Members of the WRKY gene family play important roles in regulating plant responses to abiotic and biotic stresses. Treatment with either one of the two different cell wall degrading enzymes (CWDEs), ...LipaseA and CellulaseA, induces immune responses and enhances the expression of OsWRKY42 in rice. However, the role of OsWRKY42 in CWDE induced immune responses is not known.

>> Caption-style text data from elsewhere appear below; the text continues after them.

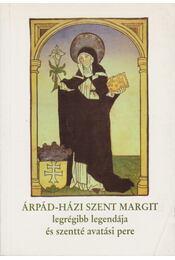 Árpád-házi Szent Margit legrégibb legendája és szentté avatási pere - Klaniczay Gábor - Régikönyvek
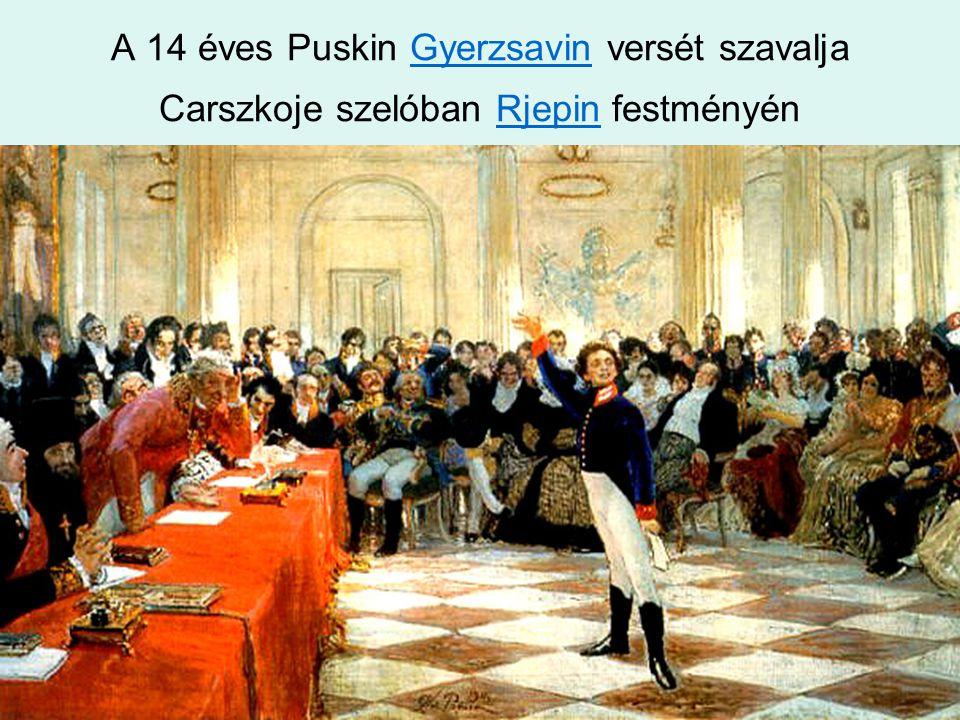 A 14 éves Puskin Gyerzsavin versét szavalja Carszkoje szelóban Rjepin festményénGyerzsavinRjepin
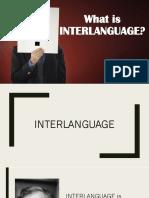 What is Interlanguage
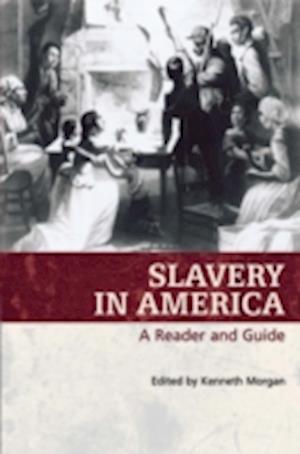 Slavery in America af Kenneth Morgan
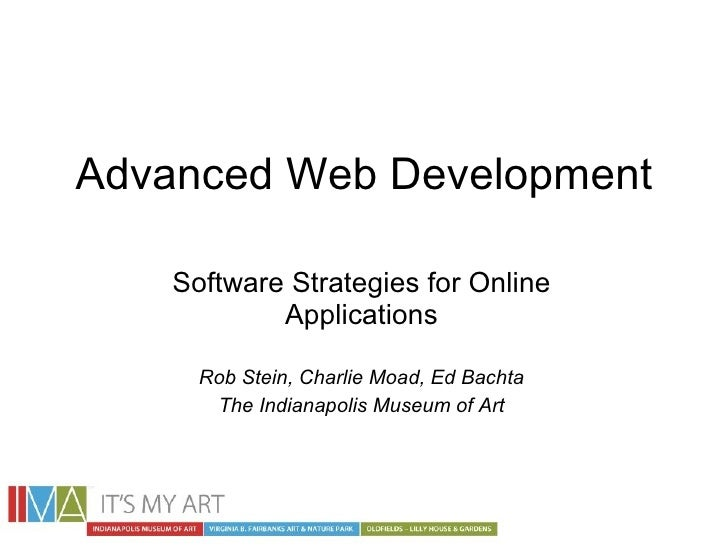 Advanced Web Development Software Strategies for Online Applications Rob Stein, Charlie Moad, Ed Bachta The Indianapolis M...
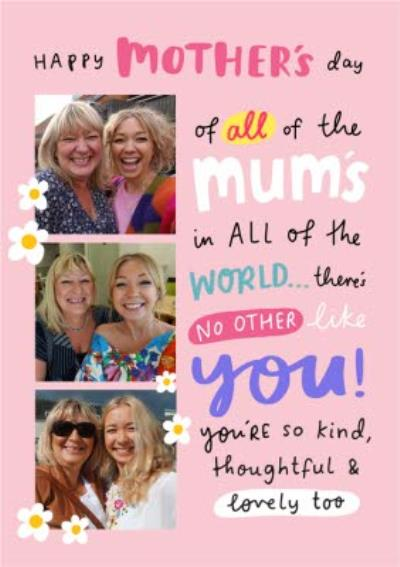 To all the Mother's in the World Theres No Other Like You! Photo Upload Mothers Day Card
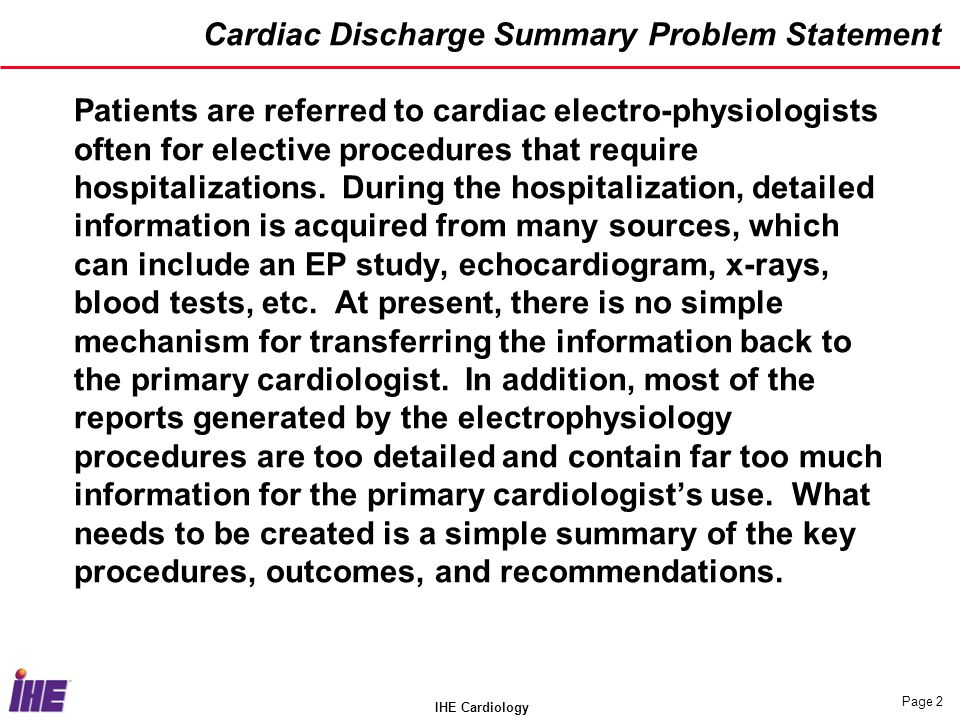 IHE Cardiology Page 3 Use Case Scenarios EP Study / Ablation Referral Referring cardiologist recommends elective EP Study and possible ablation for a patient Patient is scheduled and admitted to hospital EP Study is executed, generating significant technical data Ablation is performed, generating more technical data Other diagnostics may be performed such as x-rays, blood tests, or an echocardiogram The patient is discharged with medications and final recommendations Final summary report is delivered to cardiologist from hospital containing key information The patient returns to the referring cardiologist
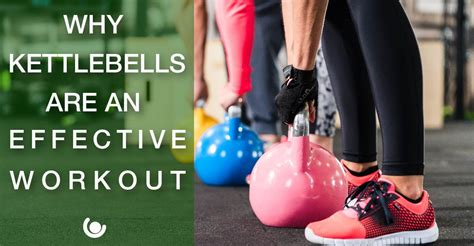 effective workout kettlebells why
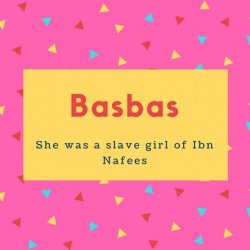 Basbas Name Meaning She was a slave girl of Ibn Nafees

Expression of the rice transcription factor OsWRKY42 is induced upon treatment of rice leaves with CWDEs, wounding and salt. Overexpression of OsWRKY42 leads to enhanced callose deposition in rice and Arabidopsis but this does not enhance tolerance to bacterial infection. Upon treatment with NaCl, Arabidopsis transgenic plants expressing OsWRKY42 exhibited high levels of anthocyanin and displayed enhanced tolerance to salt stress. Treatment with either cellulase or salt induced the expression of several genes involved in JA biosynthesis and response in Arabidopsis. Ectopic expression of OsWRKY42 results in reduced expression of cell wall damage and salt stress induced jasmonic acid biosynthesis and response genes. OsWRKY42 expressing Arabidopsis lines exhibited enhanced tolerance to methyl jasmonate mediated growth inhibition.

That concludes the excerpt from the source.